(Collected data entries)

══════════

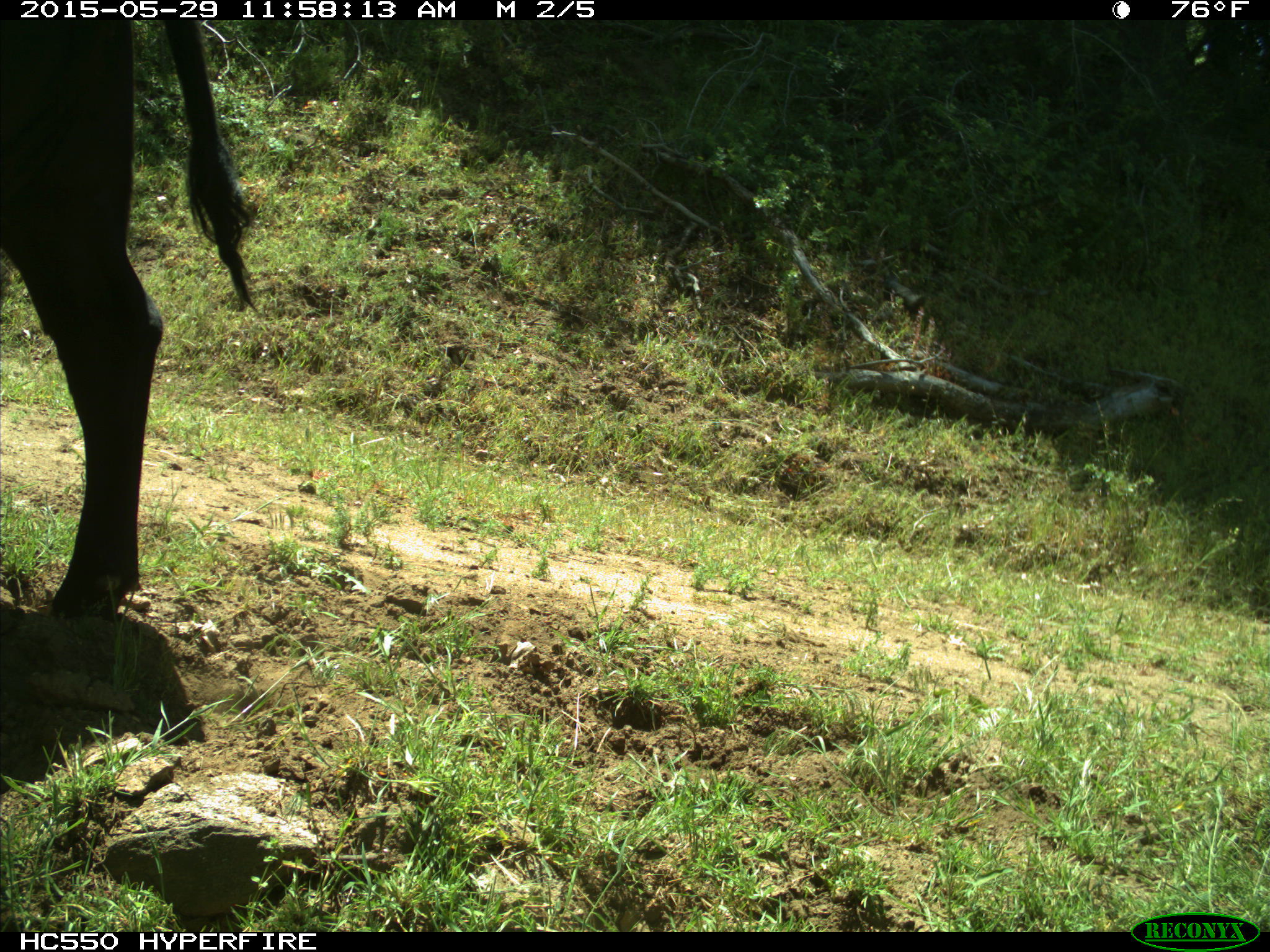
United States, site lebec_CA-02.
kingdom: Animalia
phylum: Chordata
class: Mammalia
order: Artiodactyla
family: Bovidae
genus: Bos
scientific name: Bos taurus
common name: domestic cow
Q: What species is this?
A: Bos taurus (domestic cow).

══════════

» **EXERCISE DESCRIPTION**
Only one stretch of the data is wanted: the lines from the one with "family: Bovidae" through the last, repeated exactly.

» **WRITTEN ANSWER**
family: Bovidae
genus: Bos
scientific name: Bos taurus
common name: domestic cow
Q: What species is this?
A: Bos taurus (domestic cow).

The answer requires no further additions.